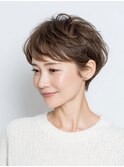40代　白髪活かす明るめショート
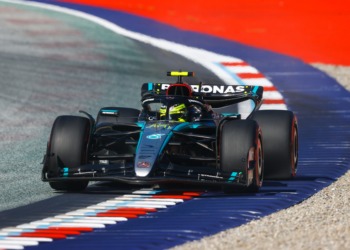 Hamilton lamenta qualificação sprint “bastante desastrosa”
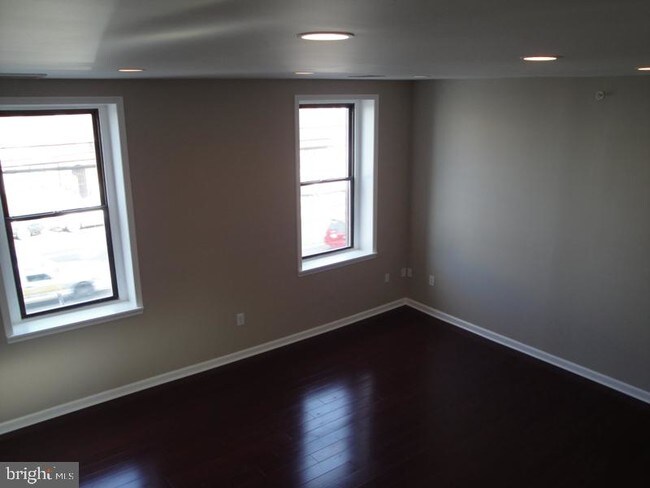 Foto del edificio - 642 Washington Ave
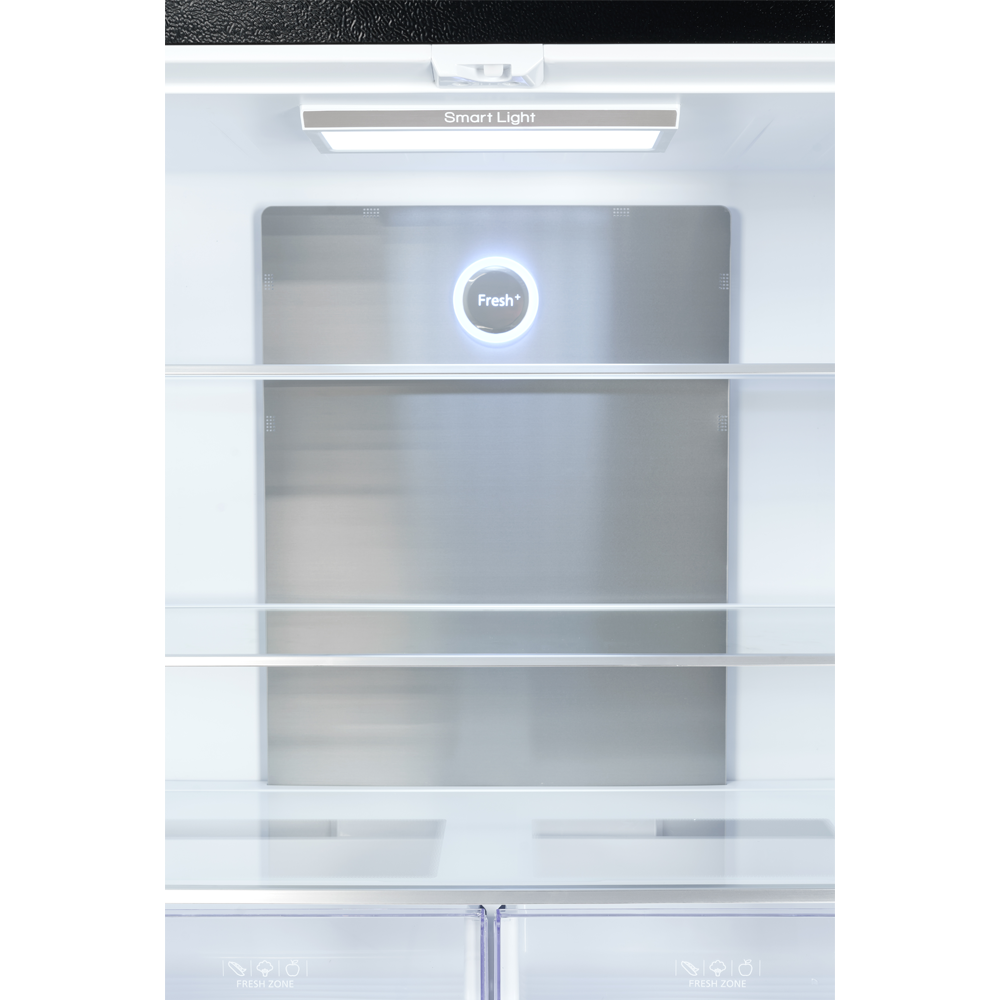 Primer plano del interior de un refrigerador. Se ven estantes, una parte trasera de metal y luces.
■ ■ ■ ■ ■
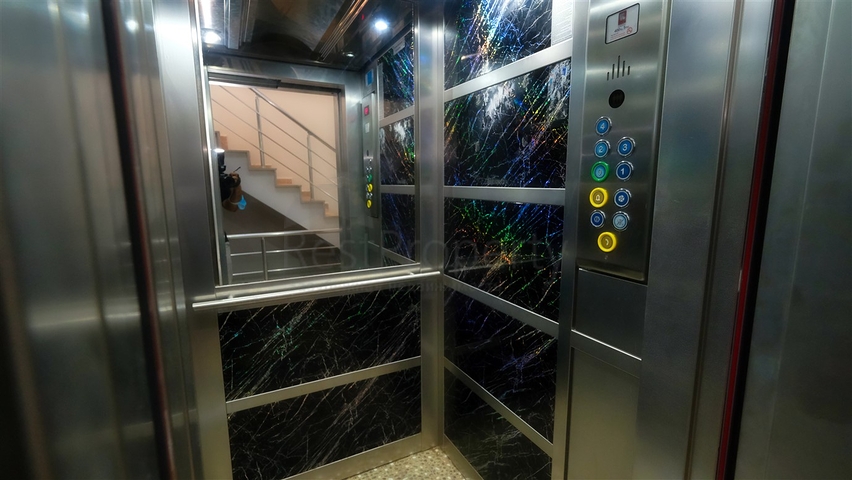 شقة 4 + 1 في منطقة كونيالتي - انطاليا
■ ■ ■ ■ ■
YOUR GOAL
Quote the items from the line with "40代　白髪活かす明るめショート" up to and including the line with "Primer plano del", word for word, leaving out the pictures.

SOLUTION TO THIS TASK
40代　白髪活かす明るめショート
 Hamilton lamenta qualificação sprint “bastante desastrosa”
 Foto del edificio - 642 Washington Ave
 Primer plano del interior de un refrigerador. Se ven estantes, una parte trasera de metal y luces.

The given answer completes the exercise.